▶ Requirement A
In the polynomial interpolation text, what does the symbol $\prod$ mean?
▶ Requirement B
Rewrite the stretch of the polynomial interpolation text from "Lagrange Polynomial Interpolation#" through "the sum of.", swapping "weighted sum" for "weighted combination".
▶ Requirement C
Resume the polynomial interpolation text after its final sentence.

▶ Excerpt to read
※ ※ ※
Polynomial interpolation

Polynomial interpolation#

Polynomial interpolation is a straightforward approach to interpolation.

Three methods to obtain polynomials are established here. For a given set of data, they all must result in the same polynomial. The difference is the means by which they are achieved, which translates to the ways that they are used.

Lagrange Polynomial Interpolation#

Legendre polynomial interpolation constructs the Legendre polynomial as,

\[ y(x) = \sum_{i = 1}^n y_i P_i(x) \]

which is a weighted sum of the Lagrange basis polynomials, $P_i(x)$,

\[ P_i(x) = \prod_{j = 1, j\ne i}^n\frac{x - x_j}{x_i - x_j}. \]

N.B.: $\prod$ means the product of, like $\sum$ means the sum of.

Lagrange basis polynomials#

By construction,

$P_i(x_j) = 1$ when $i = j$
$P_i(x_j) = 0$ when $i \ne j$.

Example: Find and plot the Lagrange basis polynomials#

Use the data: x = [0, .5, 2] y = [1, 3, 2]

(9)#\[\begin{eqnarray} P_1(x) &=& \frac{(x - x_2)(x - x_3)}{(x_1-x_2)(x_1-x_3)} = \frac{(x - 1)(x - 2)}{(0-1)(0-2)} = \frac{1}{2}(x^2 - 3x + 2),\\ P_2(x) &=& \frac{(x - x_1)(x - x_3)}{(x_2-x_1)(x_2-x_3)} = \frac{(x - 0)(x - 2)}{(1-0)(1-2)} = -x^2 + 2x,\\ P_3(x) &=& \frac{(x - x_1)(x - x_2)}{(x_3-x_1)(x_3-x_2)} = \frac{(x - 0)(x - 1)}{(2-0)(2-1)} = \frac{1}{2}(x^2 - x). \end{eqnarray}\]

Plot each polynomial and verify the property that $P_i(x_j) = 1$ when $i = j$ and $P_i(x_j) = 0$ when $i \ne j$.
※ ※ ※
▶ Supplied records
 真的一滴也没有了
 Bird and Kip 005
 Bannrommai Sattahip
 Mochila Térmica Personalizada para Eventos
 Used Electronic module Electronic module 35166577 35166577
※ ※ ※
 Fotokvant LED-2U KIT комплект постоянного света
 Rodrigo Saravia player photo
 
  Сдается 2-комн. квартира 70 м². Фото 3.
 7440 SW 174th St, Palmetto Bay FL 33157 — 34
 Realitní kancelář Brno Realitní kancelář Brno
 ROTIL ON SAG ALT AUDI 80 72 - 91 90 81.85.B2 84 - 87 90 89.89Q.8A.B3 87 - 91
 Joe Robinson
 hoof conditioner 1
※ ※ ※
▶ Task result A
It means the product of.

▶ Task result B
Lagrange Polynomial Interpolation#

Legendre polynomial interpolation constructs the Legendre polynomial as,

\[ y(x) = \sum_{i = 1}^n y_i P_i(x) \]

which is a weighted combination of the Lagrange basis polynomials, $P_i(x)$,

\[ P_i(x) = \prod_{j = 1, j\ne i}^n\frac{x - x_j}{x_i - x_j}. \]

N.B.: $\prod$ means the product of, like $\sum$ means the sum of.

▶ Task result C
import numpy as np
import matplotlib.pyplot as plt
from numpy.polynomial import legendre

# Data points
x = [0, .5, 2]
y = [1, 3, 2]

# Calculate the Lagrange basis polynomials
n = len(x)
P = []
for i in range(n):
  numerator = 1
  denominator = 1
  for j in range(n):
    if i != j:
      numerator = np.polymul(numerator, np.poly1d([1, -x[j]]))
      denominator = denominator * (x[i] - x[j])
  P.append(np.poly1d(np.polydiv(numerator, denominator)[0]))


# Plot the Lagrange basis polynomials
x_plot = np.linspace(-1, 3, 100)

for i in range(n):
    y_plot = P[i](x_plot)
    plt.plot(x_plot, y_plot, label=f'P_{i+1}(x)')

plt.scatter(x, [1] * len(x), color='black')
plt.scatter(x, [0] * len(x), color='red')
plt.scatter(x, [0] * len(x), color='red')

plt.xlabel('x')
plt.ylabel('P_i(x)')
plt.title('Lagrange Basis Polynomials')
plt.legend()
plt.grid(True)
plt.show()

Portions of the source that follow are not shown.